Lamentarsi, e basta: vedi alla voce “accidia”

di questa Quaresima –

Ci sono parole che sappiamo appena dire, magari snocciolare per fare sfoggio di una cultura che non c’è. Poi, quando ci planano dentro, ne restiamo estasiati e vorremmo averle conosciute da sempre, perché sentiamo che possono cambiarci in meglio. Ma poi stentiamo a riconoscerle, perché oramai fanno parte di noi. Prendiamo “accidia”.

Stamattina ne ha parlato papa Francesco, tratteggiando nell’omelia il dialogo tra Gesù e il malato presso la piscina di Betzatà.
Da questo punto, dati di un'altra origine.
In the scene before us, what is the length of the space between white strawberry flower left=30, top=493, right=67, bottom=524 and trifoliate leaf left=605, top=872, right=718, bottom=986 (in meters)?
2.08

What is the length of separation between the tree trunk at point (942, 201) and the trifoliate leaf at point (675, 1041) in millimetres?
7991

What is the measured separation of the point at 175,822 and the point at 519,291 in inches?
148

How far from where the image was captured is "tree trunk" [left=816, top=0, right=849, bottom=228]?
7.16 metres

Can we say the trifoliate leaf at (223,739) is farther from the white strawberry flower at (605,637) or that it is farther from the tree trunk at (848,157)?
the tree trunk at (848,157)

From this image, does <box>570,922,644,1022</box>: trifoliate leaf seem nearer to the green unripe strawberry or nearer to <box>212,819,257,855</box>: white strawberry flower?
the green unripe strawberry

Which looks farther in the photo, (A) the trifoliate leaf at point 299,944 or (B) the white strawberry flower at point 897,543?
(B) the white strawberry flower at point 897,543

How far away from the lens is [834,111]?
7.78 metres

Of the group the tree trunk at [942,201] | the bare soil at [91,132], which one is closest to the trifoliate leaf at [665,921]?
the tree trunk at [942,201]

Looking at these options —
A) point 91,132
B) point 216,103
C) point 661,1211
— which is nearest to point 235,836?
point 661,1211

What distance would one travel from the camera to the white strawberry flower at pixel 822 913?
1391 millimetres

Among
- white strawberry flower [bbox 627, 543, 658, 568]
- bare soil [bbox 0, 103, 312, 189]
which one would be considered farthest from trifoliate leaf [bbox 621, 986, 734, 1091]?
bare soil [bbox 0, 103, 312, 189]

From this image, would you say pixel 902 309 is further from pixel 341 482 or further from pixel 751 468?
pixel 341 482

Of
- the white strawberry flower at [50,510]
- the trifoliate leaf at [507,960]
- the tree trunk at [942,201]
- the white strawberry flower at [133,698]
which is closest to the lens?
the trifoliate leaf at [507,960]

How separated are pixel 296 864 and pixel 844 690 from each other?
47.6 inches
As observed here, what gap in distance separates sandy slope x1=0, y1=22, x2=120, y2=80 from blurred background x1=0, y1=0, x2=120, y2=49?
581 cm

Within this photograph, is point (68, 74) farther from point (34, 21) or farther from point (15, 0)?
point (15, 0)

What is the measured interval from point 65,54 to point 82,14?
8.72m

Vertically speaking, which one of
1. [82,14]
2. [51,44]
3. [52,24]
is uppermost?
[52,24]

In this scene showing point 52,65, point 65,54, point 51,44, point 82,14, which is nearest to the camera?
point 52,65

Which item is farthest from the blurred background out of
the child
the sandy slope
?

Quest’ultimo, ha detto il pontefice <era malato nel cuore, era malato nell’anima, era malato di pessimismo, era malato di tristezza, era malato di accidia>. E il suo peccato era <di sopravvivere e lamentarsi della vita degli altri: il peccato della tristezza che è il seme del diavolo, di quella incapacità di prendere una decisione sulla propria vita, di guardare la vita degli altri per lamentarsi. Mi fa pensare a tanti di noi, a tanti cristiani che vivono questo stato di accidia, incapaci di fare qualcosa ma lamentandosi di tutto>.

Ecco perché stentiamo a riconoscere questo nostro peccato, così moderno, che si chiama accidia.